(1/) There's one argument in this piece that I think I could have made a bit clearer: Policy polling can be used to gauge the democratic legitimacy of a given proposal, *or* to anticipate how voters might behave if a given proposal achieved high salience.. https://nymag.com/intelligencer/2020/12/jimmy-dore-aoc-medicare-for-all-strategy.html
(2/) M4A tends to lose support in polls that mention its implications for taxes/private insurance. Progressives are right to argue that this fact does not tell us much about the policy’s democratic legitimacy...
(3/) It’s impossible to know what voters truly want if they aren’t also alerted to M4A’s implications for their overall household finances and coverage stability etc. As @MattBruenig notes, employer-provided insurance becomes very unpopular when its downsides are highlighted
(4/) But if you want to gauge how durable support for M4A is likely to be when the health-care industry groups start blanketing the airwaves with anti-tax agit-prop, then what voters would prefer in conditions of perfect information is immaterial.
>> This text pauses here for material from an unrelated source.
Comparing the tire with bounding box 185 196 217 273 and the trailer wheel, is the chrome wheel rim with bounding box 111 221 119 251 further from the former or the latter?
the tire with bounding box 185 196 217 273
And this data becomes relevant:
(5/) Similarly, this poll likely says more about Democratic voters’ reflexive deference to Obama than their considered policy preferences. But if we want to gauge whether Dem voters would be outraged to learn their moderate reps oppose M4A, this survey is one relevant data point
(6/) This doesn’t mean that leftists can’t radicalize the Dems’ (increasingly millennial) base on M4A, or that the long-term political benefits of taking on the health-care system's incumbents wouldn’t outweigh any short-term risk for the Democratic Party...
(7/7) But it does mean that progressives are playing a weaker hand than Dore and Gray suggest, in my opinion.